_WORK REQUIRED:_ Continue the passage on Russia's court system and the history of its Constitutional Court, starting after its final sentence.

═══ SELECTED EXCERPT ═══

3. The Constitutional Court of the RF considers cases relating to the compliance of the federal laws, normative acts of the President, the Council of the Federation, the State Duma, the Government, constitutions of republics, charters and other normative acts of the subjects of the RF with the country’s Constitution. There is a separate system of the constitutional courts (or charter courts) of the republics and other subjects of the Federation. 
 
4. The Supreme Court is the highest judicial body of the four-tiered system of courts of general jurisdiction: civil, criminal, administrative and military cases. Lower courts are district, city and regional courts. After the reestablishment of the Justices of the Peace in 2000 magistrate’s courts have become an integral part of the system of courts of general jurisdiction. The activity of all these courts may be classified as follows: a court of trial, a court of appeal, a court of cassation.  
 
5. The Higher Arbitration Court is the supreme judicial body within the system of courts competent to settle economic disputes. The basic judicial organs in that system are arbitration courts of the subjects of the Federation. 
 
6. Each court has its staff which usually consists of legally qualified judges, clerks and bailiffs. The participants of the legal procedure may be the following: a plaintiff – the party bringing a lawsuit, a defendant – a party being sued, a jury – a group of ordinary people summoned to pass a verdict, a prosecutor - the lawyer for the plaintiff in a criminal case, an advocate - a lawyer for defence or just a legal counsel in civil cases, witnesses - people who give testimony, experts - they express their own opinions. 
 
The history of constitutional court in Russia 
 
December 25, 1989  the Constitutional Supervision Committee was created. It started functioning mid-1990 and was dissolved towards the end of 1991. In December 1990 the Constitution of the Russian Soviet Federated Socialist Republic (RSFSR) was amended with provisions which provided for creation of Constitutional Court (whereas a similar USSR body was called a Committee, not a Court). On July 12, 1991 Constitutional Court of the RSFSR Act was adopted. In October the Fifth RSFSR Congress of Soviets elected 13 members of the Court and the Constitutional Court de facto started functioning. From November 1991 till October 1993 it rendered some decisions of great significance. For example, it declared unconstitutional certain decrees of Presidium of the Supreme Soviet, which were adopted ultra vires, and forbade the practice of extrajudicial eviction. 
 
On October 7, 1993 Boris Yeltsin's decree suspended work of the Constitutional Court. According to the decree, the Constitutional Court was "in deep crisis". On December 24 another presidential decree repealed the Constitutional Court of the RSFSR Act. In July 1994 the new Constitutional Court Act was adopted. However, the new Constitutional Court started working only in February, 1995, because the Federation Council of Russia refused several times to appoint judges nominated by Yeltsin.

═══ GIVEN INFORMATION ═══

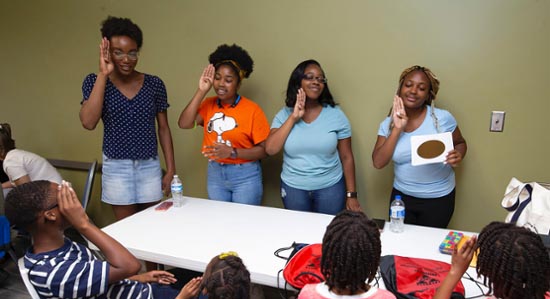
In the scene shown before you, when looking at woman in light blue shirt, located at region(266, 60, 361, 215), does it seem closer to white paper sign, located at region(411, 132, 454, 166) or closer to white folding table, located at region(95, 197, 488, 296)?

═══
═══ GIVEN INFORMATION ═══

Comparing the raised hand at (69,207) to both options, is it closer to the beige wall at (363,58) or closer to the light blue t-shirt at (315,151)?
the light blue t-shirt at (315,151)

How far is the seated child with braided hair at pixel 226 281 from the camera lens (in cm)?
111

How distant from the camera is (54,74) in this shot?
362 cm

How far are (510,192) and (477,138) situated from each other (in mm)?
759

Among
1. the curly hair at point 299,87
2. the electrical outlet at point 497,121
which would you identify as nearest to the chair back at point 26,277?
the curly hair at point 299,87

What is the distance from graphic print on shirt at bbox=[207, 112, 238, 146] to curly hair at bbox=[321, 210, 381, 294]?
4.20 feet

═══
═══ GIVEN INFORMATION ═══

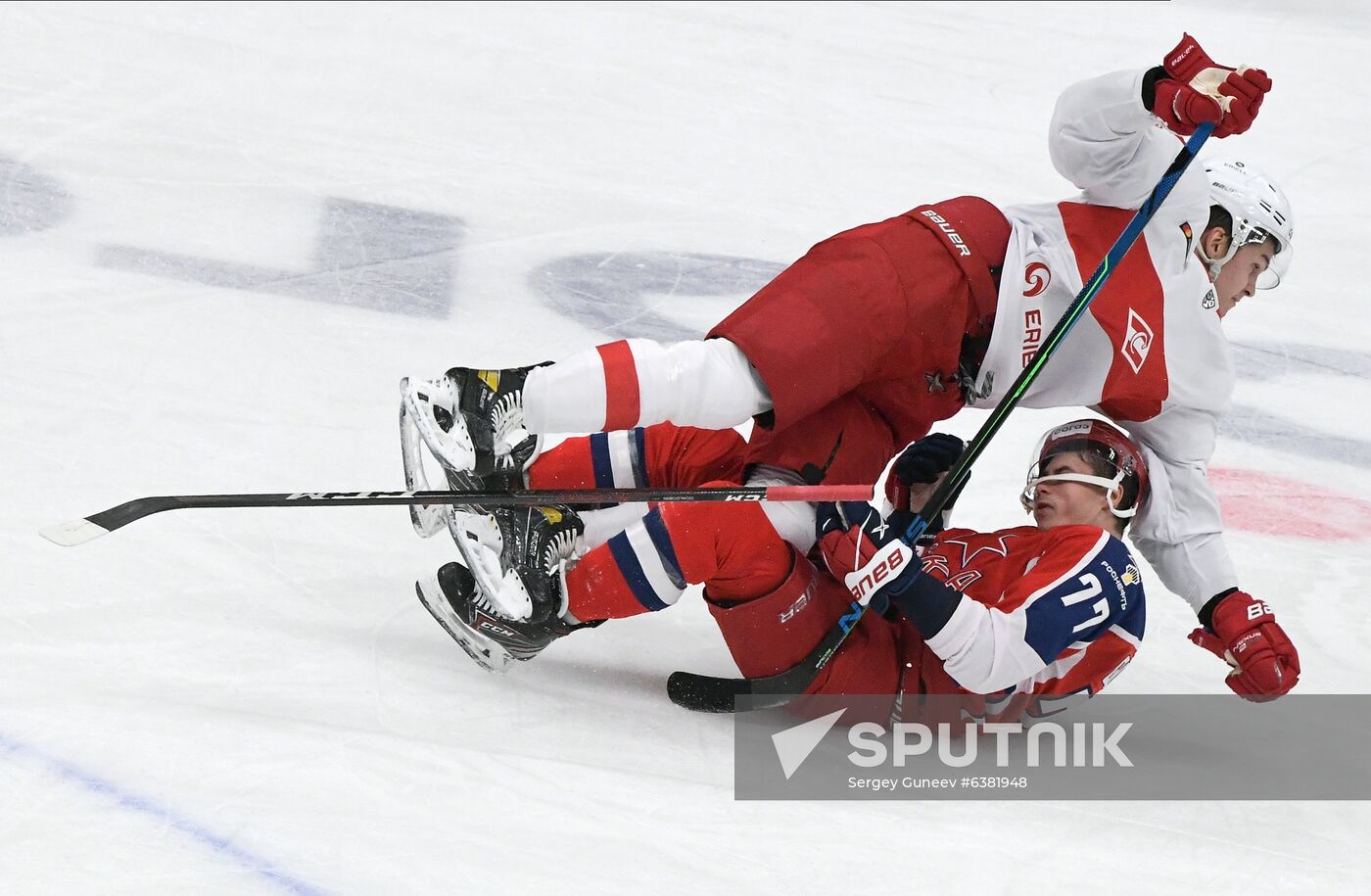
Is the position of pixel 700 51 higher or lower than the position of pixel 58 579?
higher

═══

_WRITTEN REPLY:_
 
In 2005 the federal authorities proposed to transfer the court from Moscow to Saint Petersburg.  
 
President Dmitry Medvedev on June 2, 2009 signed an amendment whereby the chairperson of the court and his deputies would be proposed to the parliament by the president rather than elected by the judges, as was the case before.[1] 
 
Constitutional Court Judge Vladimir Yaroslavtsev in an interview to the Spanish newspaper 2009, claimed that the presidential executive office and security services had undermined judicial independence in Russia. In October the Constitutional Court  accused Yaroslavtsev of "undermining the authority of the judiciary" in violation of the judicial code and forced him to resign from the Council of Judges. Judge Anatoly Kononov  had supported Yaroslavtsev  in his interview to Sobesednik. The Constitutional Court forced Kononov to step down from the Constitutional Court on January 1, 2010, 7 years ahead of schedule.

 
Law of the United Kingdom

 
The United Kingdom has three legal systems. English law, which applies in England and Wales, and Northern Ireland law, which applies in Northern Ireland, are based on common-law principles. Scots law, which applies in Scotland, is a pluralistic system based on civil-law principles, with common law elements dating back to the High Middle Ages. The Treaty of Union, put into effect by the Acts of Union in 1707, guaranteed the continued existence of a separate law system for Scotland. The Acts of Union between Great Britain and Ireland in 1800 contained no equivalent provision but preserved the principle of separate courts to be held in Ireland, now Northern Ireland 
 
The Appellate Committee of the House of Lords (usually just referred to, as "The House of Lords") was the highest court in the land for all criminal and civil cases inEngland and Wales and Northern Ireland, and for all civil cases in Scots law, but in October 2009 was replaced by the new Supreme Court of the United Kingdom.  
 
In England and Wales, the court system is headed by the Supreme Court of England and Wales, consisting of the Court of Appeal, the High Court of Justice (for civil cases) and the Crown Court (for criminal cases). The Courts of Northern Ireland follow the same pattern. In Scotland the chief courts are the Court of Session, for civil cases, and the High Court of Justiciary, for criminal cases. Sheriff courts have no equivalent outside Scotland as these Courts deal both with criminal and civil caseloads. 
 
The Judicial Committee of the Privy Council is the highest court of appeal for several independent Commonwealth countries, the British overseas territories, and the British Crown dependencies. There are also immigration courts with UK-wide jurisdiction — the Asylum and Immigration Tribunal and Special Immigration Appeals Commission. The Employment tribunals and the Employment Appeal Tribunal have jurisdiction throughout Great Britain, but not Northern Ireland.

1.               Three legal systems

 
There are three distinct legal jurisdictions in the United Kingdom: England and Wales, Northern Ireland and Scotland. Each has its own legal system.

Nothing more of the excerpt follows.